** Start Page extract **

Is money the answer for universities? The Pakistan experiment

Lack of funding is often cited as a cause for low research and education standards in the developing world. Well, Pakistan this notion has now been challenged by Pakistan's experiment in higher education. From 2002-2008, Pakistan's budget for higher education increased 900% (no - this is not a typo) - with 474% just in 2002-2003 alone. It also led to the formation of the Higher Education Commission (HEC). However, now it all seems to have crashed down - and funding has again petered out. So what did we learn from this experiment?

This week's nature has an editorial and an article on the Pakistan's boom and bust cycle. Pervez Hoodbhoy also has an opinion piece for Dawn on the same topic.

So should we look at it? Was this enormous increase of funding good or bad for the Pakistani education system? The verdict is decidedly mixed. This level of funding provided opportunities for building institutes and for buying research equipment previously considered unaffordable. Similarly, numerous monetary incentives were given to improve publication records and to increase the number of PhDs in the country. However, many of these institutes remain unbuilt, either because of university mismanagement or because of the current security situation. There is anecdotal evidence that some of the research instruments bought were of no use for the faculty at the relevant university*. Similarly, publications were often just for the sake of monetary incentives (by either publishing in obscure journals - or, in some cases, there were also charges of plagiarism) and the same was true for churning out PhDs. The check for quality was missing. From Nature:
But critics say that the numbers don't tell the entire story. Pervez Hoodbhoy, a physicist at Quaid-i-Azam University in Islamabad, was initially supportive of Rahman's plans, but grew increasingly sceptical. One day in 2005, he opened his newspaper to discover that his university had bought a particle accelerator. "I rubbed my eyes and said, 'This can't be true'," says Hoodbhoy, who was head of the physics department at the time. The accelerator, an obscure device known as a pelletron, was ordered at the behest of other physicists at the university without a clear idea of how it would be used. "That machine has arrived, it's working perfectly, and for the last year and a half since it's been installed, it hasn't been used," he says.

** End Page extract **
** Start Records supplied **

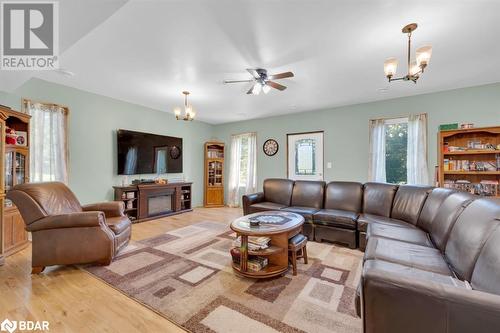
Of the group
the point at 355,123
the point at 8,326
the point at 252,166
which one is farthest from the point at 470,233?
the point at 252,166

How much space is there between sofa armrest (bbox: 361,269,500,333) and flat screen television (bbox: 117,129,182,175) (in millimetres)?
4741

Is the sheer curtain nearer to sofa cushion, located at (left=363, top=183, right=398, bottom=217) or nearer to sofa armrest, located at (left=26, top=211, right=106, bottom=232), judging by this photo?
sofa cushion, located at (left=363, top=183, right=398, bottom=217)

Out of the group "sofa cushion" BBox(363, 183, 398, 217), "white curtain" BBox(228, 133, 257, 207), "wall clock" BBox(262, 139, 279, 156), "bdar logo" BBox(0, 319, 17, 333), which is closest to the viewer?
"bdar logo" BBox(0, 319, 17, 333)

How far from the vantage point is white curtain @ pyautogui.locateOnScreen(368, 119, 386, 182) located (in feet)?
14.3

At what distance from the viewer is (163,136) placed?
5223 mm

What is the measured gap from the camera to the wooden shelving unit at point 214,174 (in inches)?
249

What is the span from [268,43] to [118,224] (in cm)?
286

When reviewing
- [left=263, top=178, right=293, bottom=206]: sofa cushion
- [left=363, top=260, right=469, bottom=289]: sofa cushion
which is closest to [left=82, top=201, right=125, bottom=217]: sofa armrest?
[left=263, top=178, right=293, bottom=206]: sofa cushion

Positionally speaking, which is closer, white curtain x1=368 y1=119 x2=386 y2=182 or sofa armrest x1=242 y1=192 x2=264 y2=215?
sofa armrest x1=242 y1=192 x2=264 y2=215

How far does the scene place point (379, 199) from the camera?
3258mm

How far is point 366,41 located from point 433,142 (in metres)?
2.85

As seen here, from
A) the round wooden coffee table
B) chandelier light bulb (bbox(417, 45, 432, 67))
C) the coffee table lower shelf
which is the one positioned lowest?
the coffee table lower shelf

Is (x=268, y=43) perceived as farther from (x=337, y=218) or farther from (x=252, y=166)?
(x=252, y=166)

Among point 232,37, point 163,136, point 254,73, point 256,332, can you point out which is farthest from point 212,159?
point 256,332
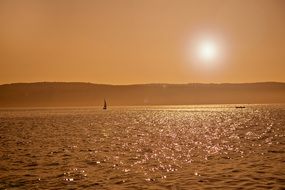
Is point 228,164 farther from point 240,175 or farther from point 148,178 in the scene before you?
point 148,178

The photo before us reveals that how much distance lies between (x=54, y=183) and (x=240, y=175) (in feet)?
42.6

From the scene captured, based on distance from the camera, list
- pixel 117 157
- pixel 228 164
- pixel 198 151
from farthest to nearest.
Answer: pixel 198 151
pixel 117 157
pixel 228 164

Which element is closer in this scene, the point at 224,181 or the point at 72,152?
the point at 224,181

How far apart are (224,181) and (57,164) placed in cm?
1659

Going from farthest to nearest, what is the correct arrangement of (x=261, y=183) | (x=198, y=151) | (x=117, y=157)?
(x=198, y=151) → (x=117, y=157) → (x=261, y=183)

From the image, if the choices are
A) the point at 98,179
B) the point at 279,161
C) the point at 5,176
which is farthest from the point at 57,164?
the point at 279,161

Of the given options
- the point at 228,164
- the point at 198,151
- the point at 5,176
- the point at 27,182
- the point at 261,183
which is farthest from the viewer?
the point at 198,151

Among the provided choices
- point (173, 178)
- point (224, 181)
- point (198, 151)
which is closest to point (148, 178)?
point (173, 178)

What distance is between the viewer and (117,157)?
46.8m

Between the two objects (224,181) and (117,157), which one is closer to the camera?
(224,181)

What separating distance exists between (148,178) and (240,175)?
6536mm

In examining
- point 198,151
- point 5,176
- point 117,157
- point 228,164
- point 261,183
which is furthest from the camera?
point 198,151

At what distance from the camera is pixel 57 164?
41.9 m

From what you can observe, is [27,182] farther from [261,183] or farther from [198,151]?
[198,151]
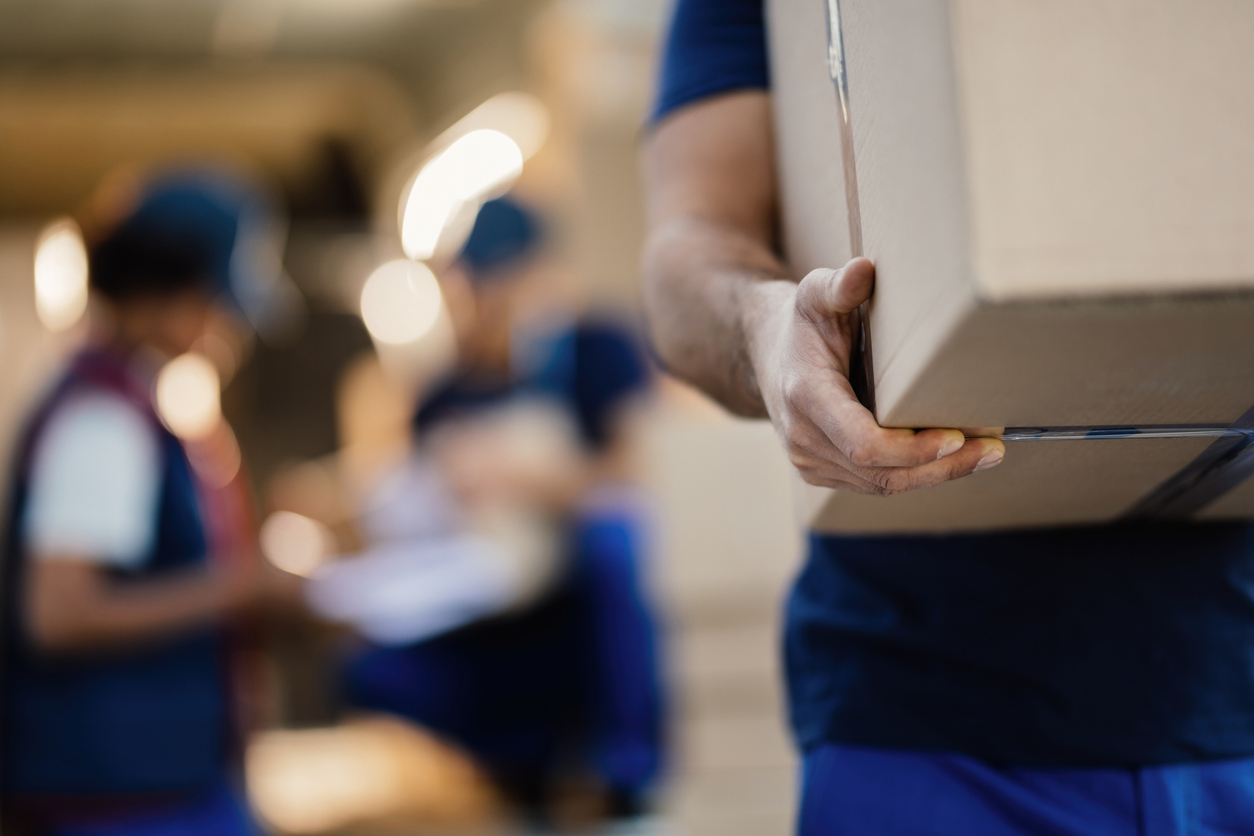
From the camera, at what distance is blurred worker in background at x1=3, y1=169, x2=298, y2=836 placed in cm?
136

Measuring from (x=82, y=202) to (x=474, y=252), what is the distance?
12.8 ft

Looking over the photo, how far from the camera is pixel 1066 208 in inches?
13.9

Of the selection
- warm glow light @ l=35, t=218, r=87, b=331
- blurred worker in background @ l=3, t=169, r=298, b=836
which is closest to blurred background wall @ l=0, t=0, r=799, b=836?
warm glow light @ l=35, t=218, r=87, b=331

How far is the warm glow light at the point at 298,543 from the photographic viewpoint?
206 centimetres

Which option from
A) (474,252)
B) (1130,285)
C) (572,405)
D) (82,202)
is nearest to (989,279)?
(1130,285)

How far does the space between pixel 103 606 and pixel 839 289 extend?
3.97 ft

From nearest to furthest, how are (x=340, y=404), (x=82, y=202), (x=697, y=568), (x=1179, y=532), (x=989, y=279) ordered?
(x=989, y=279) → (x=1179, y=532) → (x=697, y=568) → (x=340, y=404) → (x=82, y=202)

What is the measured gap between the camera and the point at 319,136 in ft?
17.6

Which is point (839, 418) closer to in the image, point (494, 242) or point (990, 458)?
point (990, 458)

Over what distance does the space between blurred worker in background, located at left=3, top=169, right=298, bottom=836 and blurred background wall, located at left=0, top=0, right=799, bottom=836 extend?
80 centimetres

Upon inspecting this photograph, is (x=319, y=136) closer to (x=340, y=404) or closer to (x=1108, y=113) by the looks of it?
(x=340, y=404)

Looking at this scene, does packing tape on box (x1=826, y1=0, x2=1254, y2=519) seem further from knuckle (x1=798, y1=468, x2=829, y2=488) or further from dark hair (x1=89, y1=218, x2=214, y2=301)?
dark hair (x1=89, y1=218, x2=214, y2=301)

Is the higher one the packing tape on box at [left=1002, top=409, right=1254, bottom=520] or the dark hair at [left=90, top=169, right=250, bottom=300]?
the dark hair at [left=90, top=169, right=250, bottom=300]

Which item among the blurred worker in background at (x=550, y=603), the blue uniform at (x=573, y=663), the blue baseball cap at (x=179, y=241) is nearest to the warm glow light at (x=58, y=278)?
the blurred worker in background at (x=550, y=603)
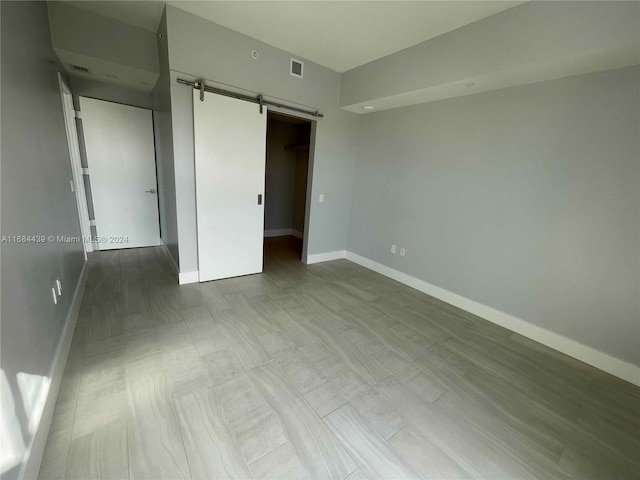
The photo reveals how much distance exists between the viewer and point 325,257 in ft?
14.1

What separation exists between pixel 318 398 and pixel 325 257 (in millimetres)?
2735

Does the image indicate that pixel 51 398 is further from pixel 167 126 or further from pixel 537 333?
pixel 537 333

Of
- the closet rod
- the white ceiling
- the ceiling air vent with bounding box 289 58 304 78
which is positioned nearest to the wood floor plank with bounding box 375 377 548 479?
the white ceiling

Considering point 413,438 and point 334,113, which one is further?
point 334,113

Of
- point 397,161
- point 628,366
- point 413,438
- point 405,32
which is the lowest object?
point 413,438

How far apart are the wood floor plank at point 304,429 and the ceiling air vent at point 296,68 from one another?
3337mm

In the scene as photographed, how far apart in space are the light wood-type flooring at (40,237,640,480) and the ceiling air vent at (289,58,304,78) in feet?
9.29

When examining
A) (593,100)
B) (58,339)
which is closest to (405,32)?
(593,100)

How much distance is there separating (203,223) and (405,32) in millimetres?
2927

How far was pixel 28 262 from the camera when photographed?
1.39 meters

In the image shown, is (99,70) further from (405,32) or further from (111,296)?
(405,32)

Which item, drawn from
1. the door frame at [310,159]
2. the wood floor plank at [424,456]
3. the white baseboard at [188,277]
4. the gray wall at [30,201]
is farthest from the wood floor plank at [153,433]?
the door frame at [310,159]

** End Records supplied **

● **Problem to work on**
In the piece on Pakistan's higher education funding, by what percentage did the country's higher education budget grow from 2002 to 2008?

● **Result**
900%